I grew up driving tractors and old pick up trucks on various farms (my grandparents’ farm, my uncle’s farm, my parents’ farm). My earliest memory of driving is in a hay meadow. I must have only been about five or six years old. I was a scrawny kid and could not have weighed more that thirty-five or forty pounds at the time. My grandfather had an old ’49 or ’50 model pick up. The hay had been baled into square bales that probably weighed about fifty pounds each. Someone had to drive the truck between the bales and get near enough to them so that they could be thrown into the back of the truck without having to carry them more that a few feet. This meant that someone had to be constantly getting in and out of the truck. The whole family was working that day so that meant that my brother, a toddler, and I were taken to the meadow with our parents. We were in the truck. One of the adults got the idea that I could drive the truck if they put it in granny gear and let me stand on the floor and look between the top of the huge steering wheel and the dash. I was supposed to depress the clutch when they yelled “stop”.
So off I went at about five miles an hour. “STOP”. I put my foot on the clutch and mashed down as hard as I could.
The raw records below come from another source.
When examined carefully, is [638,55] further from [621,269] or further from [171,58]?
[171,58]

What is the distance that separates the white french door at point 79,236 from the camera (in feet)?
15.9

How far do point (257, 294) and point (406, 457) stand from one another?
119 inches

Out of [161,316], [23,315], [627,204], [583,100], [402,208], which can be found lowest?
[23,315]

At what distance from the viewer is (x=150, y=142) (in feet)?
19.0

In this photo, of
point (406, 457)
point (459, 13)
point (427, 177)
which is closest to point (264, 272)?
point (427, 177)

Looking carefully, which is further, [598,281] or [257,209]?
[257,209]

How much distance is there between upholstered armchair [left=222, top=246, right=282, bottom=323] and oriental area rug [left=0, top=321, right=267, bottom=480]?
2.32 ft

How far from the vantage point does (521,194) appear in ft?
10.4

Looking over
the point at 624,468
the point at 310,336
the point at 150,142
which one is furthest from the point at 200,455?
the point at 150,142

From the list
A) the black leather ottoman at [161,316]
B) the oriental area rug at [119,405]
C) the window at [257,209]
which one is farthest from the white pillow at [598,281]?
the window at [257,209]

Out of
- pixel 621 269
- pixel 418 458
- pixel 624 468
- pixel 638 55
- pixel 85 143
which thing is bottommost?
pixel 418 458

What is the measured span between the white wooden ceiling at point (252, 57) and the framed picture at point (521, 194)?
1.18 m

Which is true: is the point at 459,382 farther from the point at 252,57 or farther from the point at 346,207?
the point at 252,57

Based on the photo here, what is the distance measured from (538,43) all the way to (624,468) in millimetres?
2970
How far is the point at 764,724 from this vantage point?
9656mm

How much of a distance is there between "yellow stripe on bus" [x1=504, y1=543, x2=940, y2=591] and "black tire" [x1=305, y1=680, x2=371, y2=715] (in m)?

The truck showed no sign of stopping so I put the other foot on the clutch as well, stomping with all my might. Surely that bale of hay in front of me would stop this thing. No, it ran over the bale of hay. By that time my father or grandfather caught up with the run away auto and jumped in to save the day, not to mention all the rest of those hay bales.
If I could add a sound track to this post, it would be something from from one of those great Austin bands Haybale or Stop the Truck.